Begleitung gesucht

In diesem Fall führte das eigentlich Nebensächliche, nämlich die Beilage, mich zur Umsetzung dieses Gerichts. In der Kochshow „Kitchen impossible“ (es ist mir zwar ein wenig unangenehm, aber ich muss gestehen, dass Herr H. und ich sie seit einigen Wochen tatsächlich ansehen, man kommt halt schwer daran vorbei) hatte ich vor zwei oder drei Wochen diese griechischen Zitronen-Kartoffeln gesehen und seitdem verfolgten sie mich bis in meine Träume. Es war zum Glück nicht schwer, das passende Rezept zu finden, wie gut, dass ich mich zumindest diesbezüglich auf mein hervorragendes Gedächtnis verlassen kann. Mir fehlte die ganze Zeit einfach nur noch eine Beilage für die Beilage. Als ich in der inzwischen fast geleerten Fleischabteilung des TK ein Pfund Lammschulter, bereits gewürfelt, entdeckte, war klar, was ich zu den Kartoffeln servieren würde. Herr H. staunte nicht schlecht, als er mitten in der Woche nach Hause kam und von verführerischem Duft empfangen wurde.

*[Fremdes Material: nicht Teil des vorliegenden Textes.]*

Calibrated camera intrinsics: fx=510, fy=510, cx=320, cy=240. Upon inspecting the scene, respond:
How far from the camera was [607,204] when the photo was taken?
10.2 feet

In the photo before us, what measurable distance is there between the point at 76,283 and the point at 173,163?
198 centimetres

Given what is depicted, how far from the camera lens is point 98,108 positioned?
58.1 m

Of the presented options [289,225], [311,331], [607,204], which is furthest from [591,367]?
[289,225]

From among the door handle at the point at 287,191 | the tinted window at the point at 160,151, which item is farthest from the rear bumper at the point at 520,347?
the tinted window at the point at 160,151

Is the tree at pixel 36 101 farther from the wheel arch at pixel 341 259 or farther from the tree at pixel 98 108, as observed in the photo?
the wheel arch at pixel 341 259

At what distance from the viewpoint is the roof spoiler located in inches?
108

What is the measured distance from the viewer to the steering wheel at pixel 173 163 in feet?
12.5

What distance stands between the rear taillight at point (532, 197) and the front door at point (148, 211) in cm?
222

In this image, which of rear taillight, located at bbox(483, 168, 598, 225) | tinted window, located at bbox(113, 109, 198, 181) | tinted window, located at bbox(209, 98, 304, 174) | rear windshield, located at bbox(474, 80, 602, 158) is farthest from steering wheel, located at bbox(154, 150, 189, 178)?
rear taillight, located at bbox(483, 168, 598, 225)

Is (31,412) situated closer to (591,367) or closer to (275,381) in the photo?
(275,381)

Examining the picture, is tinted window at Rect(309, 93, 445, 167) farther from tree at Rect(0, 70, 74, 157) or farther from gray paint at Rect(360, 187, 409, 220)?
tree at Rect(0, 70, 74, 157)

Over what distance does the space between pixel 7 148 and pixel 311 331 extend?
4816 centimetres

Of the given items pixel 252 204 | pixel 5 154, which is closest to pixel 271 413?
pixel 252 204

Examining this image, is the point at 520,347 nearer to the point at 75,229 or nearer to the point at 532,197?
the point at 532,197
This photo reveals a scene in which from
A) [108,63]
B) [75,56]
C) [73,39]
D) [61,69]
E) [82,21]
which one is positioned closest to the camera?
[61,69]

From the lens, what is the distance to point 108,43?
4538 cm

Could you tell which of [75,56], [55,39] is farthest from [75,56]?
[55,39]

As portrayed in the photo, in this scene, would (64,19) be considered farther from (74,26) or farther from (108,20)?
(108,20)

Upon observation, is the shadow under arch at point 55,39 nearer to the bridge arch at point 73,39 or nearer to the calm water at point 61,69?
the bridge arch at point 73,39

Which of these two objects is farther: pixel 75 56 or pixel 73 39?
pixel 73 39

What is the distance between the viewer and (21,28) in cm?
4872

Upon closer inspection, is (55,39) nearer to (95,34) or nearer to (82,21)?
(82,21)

Für das Lamm (gewürzt frei nach diesem Rezept):

  • 500 g Lammschulter oder -keule, gewürfelt
  • Olivenöl
  • 1 Zwiebel, gewürfelt
  • 1 Knoblauchzehe, fein gehackt
  • 1 Möhre, in Scheiben geschnittem
  • 1 rote Paprika, gewürfelt
  • 1 Frühlingszwiebel, in Rauten geschnitten
  • 1 EL Tomatenmark
  • 200 g passierte Tomaten
  • 100 g Rotwein
  • ca. 200 g Wasser
  • 1 Lorbeerblatt
  • etwas Oregano, getrocknet
  • 1/2 TL Nelken, gemahlen
  • 1/2 TL Zimt
  • Salz, schwarzer Pfeffer

Ich briet die Fleischwürfel (nicht zu klein, ca. 3 x 3 cm groß) portionsweise in Olivenöl allseitig kräftig an und legte sie beiseite. Dann briet ich Zwiebel, Möhre, Paprika, Frühlingszwiebel und Knoblauch in der angegebenen Reihenfolge einige Minuten. Ich legte das Fleisch wieder ein, röstete das Tomatenmark kurz mit und löschte mit Rotwein ab. Nachdem er fast vollständig reduziert war, gab ich Passata, Wasser und Gewürze hinzu und ließ alles abgedeckt ca. 1,5 – 2 Stunden auf kleiner Stufe köcheln. Der dem Bräter entweichende Duft war schon einmal sehr viel versprechend.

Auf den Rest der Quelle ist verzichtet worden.